# Why my night shots are not sharp?



## aussiearef (Jul 1, 2012)

Hi guys,

I have taken a lot of night shots (long exposure) using a tripod and various apertures (from f3.5 to f22) etc but none of my photos are sharp. I have Canon 550D and this lens: http://www.the-digital-picture.com/Reviews/Canon-EF-S-17-85mm-f-4-5.6-IS-USM-Lens-Review.aspx

samples below:

IMG_0008 | Flickr - Photo Sharing!
IMG_0002 | Flickr - Photo Sharing!
Thanks for any advice


----------



## manaheim (Jul 1, 2012)

Um those look way better than average to me.

Granted, F22 is likely to be less sharp overall on any lens, because the light will refract pretty heavily around the aperture blades.

I generally recommend somewhere around F8.  It gives you a good star effect on the light sources with minimal refraction overall.

——

Extract the part of the night photography thread from "## aussiearef (Jul" up to and including "IMG_0002 | Flickr - Photo Sharing!", copying it word for word.

——

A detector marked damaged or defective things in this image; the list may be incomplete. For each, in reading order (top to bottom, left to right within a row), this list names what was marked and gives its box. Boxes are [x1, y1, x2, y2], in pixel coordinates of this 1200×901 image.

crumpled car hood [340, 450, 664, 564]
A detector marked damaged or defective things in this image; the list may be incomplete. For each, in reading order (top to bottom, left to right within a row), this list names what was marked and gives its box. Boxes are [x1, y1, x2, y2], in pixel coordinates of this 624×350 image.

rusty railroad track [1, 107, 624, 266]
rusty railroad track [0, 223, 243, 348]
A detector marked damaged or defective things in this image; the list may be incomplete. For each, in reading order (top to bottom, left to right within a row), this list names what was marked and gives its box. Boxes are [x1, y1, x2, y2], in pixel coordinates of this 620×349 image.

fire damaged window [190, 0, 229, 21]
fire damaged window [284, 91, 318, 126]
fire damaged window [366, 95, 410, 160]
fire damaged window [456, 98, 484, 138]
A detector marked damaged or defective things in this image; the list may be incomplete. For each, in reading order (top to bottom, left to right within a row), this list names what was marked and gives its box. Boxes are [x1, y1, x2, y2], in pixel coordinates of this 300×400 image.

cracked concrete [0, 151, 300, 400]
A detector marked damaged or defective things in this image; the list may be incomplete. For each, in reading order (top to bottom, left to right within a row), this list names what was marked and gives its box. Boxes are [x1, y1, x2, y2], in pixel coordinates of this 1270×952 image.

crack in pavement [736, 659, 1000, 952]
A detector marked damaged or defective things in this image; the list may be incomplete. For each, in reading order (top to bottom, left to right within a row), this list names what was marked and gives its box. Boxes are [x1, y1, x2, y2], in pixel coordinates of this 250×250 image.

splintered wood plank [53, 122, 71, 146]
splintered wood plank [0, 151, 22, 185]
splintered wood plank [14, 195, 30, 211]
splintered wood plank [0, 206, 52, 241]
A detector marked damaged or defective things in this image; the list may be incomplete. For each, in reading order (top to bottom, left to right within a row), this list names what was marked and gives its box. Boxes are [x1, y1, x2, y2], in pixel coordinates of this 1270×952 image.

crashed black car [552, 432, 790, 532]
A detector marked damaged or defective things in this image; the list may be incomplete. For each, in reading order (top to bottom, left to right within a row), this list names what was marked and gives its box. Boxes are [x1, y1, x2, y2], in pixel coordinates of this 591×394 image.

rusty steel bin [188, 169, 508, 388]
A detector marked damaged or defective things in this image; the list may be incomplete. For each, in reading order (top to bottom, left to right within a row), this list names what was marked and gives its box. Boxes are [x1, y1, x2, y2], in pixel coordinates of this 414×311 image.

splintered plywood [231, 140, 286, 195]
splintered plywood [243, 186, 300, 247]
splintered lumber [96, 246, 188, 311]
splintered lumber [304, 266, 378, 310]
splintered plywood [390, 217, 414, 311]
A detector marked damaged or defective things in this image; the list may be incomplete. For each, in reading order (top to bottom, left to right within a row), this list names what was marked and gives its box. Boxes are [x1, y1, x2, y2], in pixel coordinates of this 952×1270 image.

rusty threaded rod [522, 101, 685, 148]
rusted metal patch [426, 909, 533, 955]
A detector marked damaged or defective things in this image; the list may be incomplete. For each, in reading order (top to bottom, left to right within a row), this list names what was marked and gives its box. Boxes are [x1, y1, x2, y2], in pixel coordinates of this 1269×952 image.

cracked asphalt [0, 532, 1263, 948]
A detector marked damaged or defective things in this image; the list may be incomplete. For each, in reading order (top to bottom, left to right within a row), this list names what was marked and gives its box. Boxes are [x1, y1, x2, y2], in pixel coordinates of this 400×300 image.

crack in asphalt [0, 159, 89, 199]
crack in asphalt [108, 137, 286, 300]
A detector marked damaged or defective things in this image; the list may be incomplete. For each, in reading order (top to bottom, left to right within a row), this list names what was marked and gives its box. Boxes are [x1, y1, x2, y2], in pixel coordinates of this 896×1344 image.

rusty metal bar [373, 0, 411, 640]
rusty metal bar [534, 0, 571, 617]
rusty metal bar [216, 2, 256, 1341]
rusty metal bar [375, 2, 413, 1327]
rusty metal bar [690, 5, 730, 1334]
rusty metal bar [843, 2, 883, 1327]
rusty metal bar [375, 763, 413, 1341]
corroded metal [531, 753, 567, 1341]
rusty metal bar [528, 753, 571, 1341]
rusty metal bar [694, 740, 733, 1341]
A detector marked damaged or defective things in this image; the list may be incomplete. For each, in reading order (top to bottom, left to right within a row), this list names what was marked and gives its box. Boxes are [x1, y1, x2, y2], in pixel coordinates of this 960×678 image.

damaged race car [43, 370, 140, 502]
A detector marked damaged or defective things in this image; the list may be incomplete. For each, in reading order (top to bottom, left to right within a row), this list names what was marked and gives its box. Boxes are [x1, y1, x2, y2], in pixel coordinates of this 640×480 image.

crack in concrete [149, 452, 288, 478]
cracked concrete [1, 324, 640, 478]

——

*RESPONSE TO THIS TASK*:
## aussiearef (Jul 1, 2012)

Hi guys,

I have taken a lot of night shots (long exposure) using a tripod and various apertures (from f3.5 to f22) etc but none of my photos are sharp. I have Canon 550D and this lens: http://www.the-digital-picture.com/Reviews/Canon-EF-S-17-85mm-f-4-5.6-IS-USM-Lens-Review.aspx

samples below:

IMG_0008 | Flickr - Photo Sharing!
IMG_0002 | Flickr - Photo Sharing!